A Kerberos client wanting access to a particular service will construct a ticket request containing a Service Principal Name identifying the service, and will do so by taking a service name (cifs for SMB 3.0), appending the fully-qualified DNS name of the host (vmstore01-data.vmlevel.com for example) and that’s kind-of it: cifs/vmstore01-data.vmlevel.com.

In the forest trust case, the the domain controllers are able to search the whole forest for an account with that SPN. In the case of external trusts, this doesn’t happen by default and the client will fail to get a ticket.

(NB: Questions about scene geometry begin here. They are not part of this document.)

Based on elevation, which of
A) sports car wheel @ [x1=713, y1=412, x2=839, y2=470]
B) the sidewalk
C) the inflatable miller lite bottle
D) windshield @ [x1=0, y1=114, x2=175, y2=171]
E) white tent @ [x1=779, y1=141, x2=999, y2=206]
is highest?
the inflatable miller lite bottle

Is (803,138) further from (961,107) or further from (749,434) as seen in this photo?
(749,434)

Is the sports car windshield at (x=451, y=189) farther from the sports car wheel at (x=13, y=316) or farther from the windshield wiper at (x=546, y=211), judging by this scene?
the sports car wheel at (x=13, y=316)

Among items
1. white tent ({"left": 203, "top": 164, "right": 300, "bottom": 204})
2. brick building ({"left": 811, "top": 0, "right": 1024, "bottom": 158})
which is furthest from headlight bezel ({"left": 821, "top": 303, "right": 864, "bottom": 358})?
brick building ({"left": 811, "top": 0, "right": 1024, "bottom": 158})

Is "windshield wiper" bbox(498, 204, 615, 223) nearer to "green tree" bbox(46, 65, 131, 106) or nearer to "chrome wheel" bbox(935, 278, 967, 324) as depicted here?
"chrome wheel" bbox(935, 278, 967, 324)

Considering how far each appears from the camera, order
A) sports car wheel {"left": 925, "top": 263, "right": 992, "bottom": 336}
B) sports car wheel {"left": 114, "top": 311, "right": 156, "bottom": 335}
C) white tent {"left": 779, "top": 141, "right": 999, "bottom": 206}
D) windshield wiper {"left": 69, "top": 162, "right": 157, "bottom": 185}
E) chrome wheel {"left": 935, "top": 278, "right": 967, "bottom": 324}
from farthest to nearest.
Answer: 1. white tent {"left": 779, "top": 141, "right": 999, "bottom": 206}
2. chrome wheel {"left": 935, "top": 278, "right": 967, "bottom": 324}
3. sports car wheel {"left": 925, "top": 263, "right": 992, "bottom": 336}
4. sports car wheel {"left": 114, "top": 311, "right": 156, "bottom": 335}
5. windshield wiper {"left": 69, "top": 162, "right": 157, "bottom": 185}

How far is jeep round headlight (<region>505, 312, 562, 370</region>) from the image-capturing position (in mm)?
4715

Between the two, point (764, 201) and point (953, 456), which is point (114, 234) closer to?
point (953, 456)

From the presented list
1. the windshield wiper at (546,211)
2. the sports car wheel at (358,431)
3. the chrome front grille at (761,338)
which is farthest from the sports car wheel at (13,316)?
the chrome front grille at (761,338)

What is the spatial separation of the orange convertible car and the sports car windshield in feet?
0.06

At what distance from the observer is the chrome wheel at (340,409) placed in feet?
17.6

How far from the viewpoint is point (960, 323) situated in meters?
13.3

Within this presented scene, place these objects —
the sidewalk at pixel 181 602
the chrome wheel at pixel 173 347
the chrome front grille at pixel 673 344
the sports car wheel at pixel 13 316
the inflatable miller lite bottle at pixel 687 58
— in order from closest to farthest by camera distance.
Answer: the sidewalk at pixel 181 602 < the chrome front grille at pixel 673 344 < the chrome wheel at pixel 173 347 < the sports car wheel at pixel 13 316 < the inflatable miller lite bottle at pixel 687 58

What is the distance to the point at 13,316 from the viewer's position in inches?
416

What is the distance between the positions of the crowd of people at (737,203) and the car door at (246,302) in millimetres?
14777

It is possible, however, to configure a set of domains to search by both Kerberos clients and Kerberos KDCs. To do so, start gpedit.msc (the Group Policy Editor), then navigate down through:

  • Local Computer Policy
    • Administrative Templates
      • System

And then under both Kerberos and KDC, locate the Use forest search order parameter. By setting it to enabled and entering the externally trusted domain, you should find that Kerberos tickets can be requested across the external trust from this domain to the remote domain. In many cases, you may also want to set the same in the opposite direction and it is important to have this setting propagated to all domain controllers in the domain for consistent results.

forest-search-order.png

So whilst Kerberos won’t work across external trusts by default, it is possible to use the forest search order tunable to enable it for select domains.

 

Per-User Delegation

Per-User Delegation

In a previous article on Constrained Delegation, we looked the need to allow Hyper-V hosts to perform impersonation/delegation on behalf of your virtualisation administrators or other Hyper-V hosts for certain SMB 3.0 storage operations.

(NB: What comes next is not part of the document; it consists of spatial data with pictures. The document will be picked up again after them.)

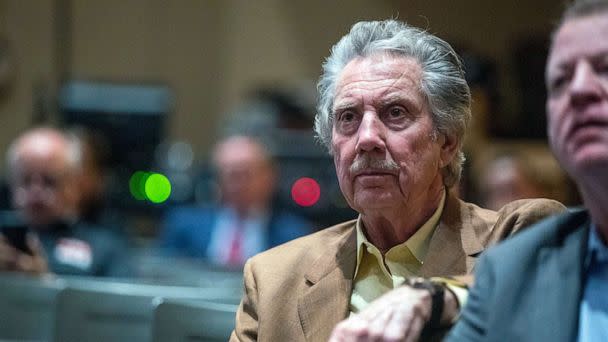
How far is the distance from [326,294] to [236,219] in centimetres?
345

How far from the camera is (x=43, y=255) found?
184 inches

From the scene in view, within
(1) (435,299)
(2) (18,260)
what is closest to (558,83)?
(1) (435,299)

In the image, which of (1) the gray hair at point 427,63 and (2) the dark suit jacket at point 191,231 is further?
(2) the dark suit jacket at point 191,231

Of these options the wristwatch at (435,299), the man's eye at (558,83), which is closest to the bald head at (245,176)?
the wristwatch at (435,299)

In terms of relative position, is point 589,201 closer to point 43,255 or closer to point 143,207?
point 43,255

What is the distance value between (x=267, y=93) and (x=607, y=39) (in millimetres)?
7095

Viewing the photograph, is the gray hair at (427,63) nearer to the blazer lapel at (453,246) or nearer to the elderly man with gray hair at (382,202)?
the elderly man with gray hair at (382,202)

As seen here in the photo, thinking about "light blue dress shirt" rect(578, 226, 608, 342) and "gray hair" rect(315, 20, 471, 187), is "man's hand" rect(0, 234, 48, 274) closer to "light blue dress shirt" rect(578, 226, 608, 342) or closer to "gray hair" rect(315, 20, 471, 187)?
"gray hair" rect(315, 20, 471, 187)

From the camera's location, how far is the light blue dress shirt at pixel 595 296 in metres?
1.43

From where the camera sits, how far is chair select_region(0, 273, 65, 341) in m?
3.64

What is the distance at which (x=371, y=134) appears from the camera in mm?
2213

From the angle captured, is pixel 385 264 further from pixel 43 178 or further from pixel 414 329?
pixel 43 178

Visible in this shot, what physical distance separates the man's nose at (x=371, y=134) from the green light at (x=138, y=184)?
18.3 ft

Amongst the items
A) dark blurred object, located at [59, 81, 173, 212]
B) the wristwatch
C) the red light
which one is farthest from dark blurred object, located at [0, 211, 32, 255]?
dark blurred object, located at [59, 81, 173, 212]
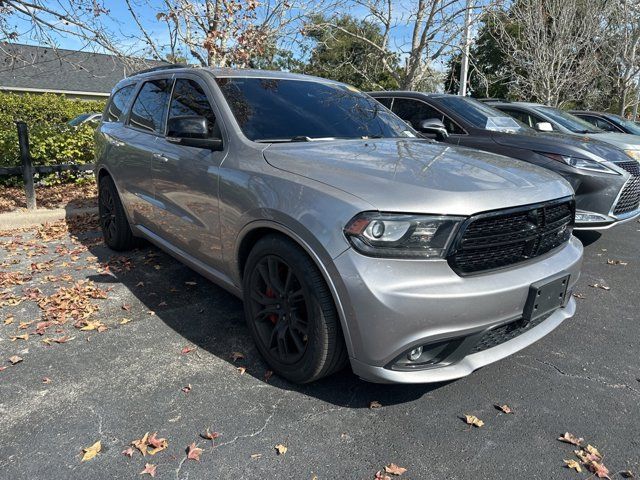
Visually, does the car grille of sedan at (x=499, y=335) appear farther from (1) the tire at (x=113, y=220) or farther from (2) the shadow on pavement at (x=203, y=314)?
(1) the tire at (x=113, y=220)

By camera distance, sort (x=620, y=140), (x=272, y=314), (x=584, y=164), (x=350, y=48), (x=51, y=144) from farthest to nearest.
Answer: (x=350, y=48), (x=620, y=140), (x=51, y=144), (x=584, y=164), (x=272, y=314)

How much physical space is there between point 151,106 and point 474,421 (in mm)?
3708

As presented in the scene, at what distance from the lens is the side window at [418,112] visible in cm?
633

Per-user Active Directory controls exist to prevent certain accounts from being impersonated even in cases where constrained delegation may be allowed.

user-delegation

The Account is sensitive and cannot be delegatedattribute for each user account in Active Directory can prevent it from being used for delegation. Consider the following:

  1. Hyper-V host hyperv01.vmlevel.com is configured for constrained delegation for the SMB service on a Tintri VMstore, vmstore01.vmlevel.com. The Service Principal Name configured for delegation is cifs/vmstore01-data.vmlevel.com.
  2. Alice does not have the Account is sensitive and cannot be delegated checkbox checked on her account in Active Directory.
  3. Bob does have the Account is sensitive and cannot be delegated checkbox checked against his account in Active Directory.

In this case, if Bob attempts to use Hyper-V Manager on his desktop to create a VM running on the Hyper-V host above, but stored on the Tintri VMstore, he’ll see an error message from the Hyper-V host telling him that access has been denied.

If Alice tries the same thing, she’ll be able to create and administer VMs.

Tintri doesn’t have any explicit best practices around which accounts to set or clear this flag for — it’s up to the business. However, many operations require the use of delegation. If you find that some users are able to perform VM administration tasks, but others cannot, it’s worth checking the state of this user account flag in Active Directory.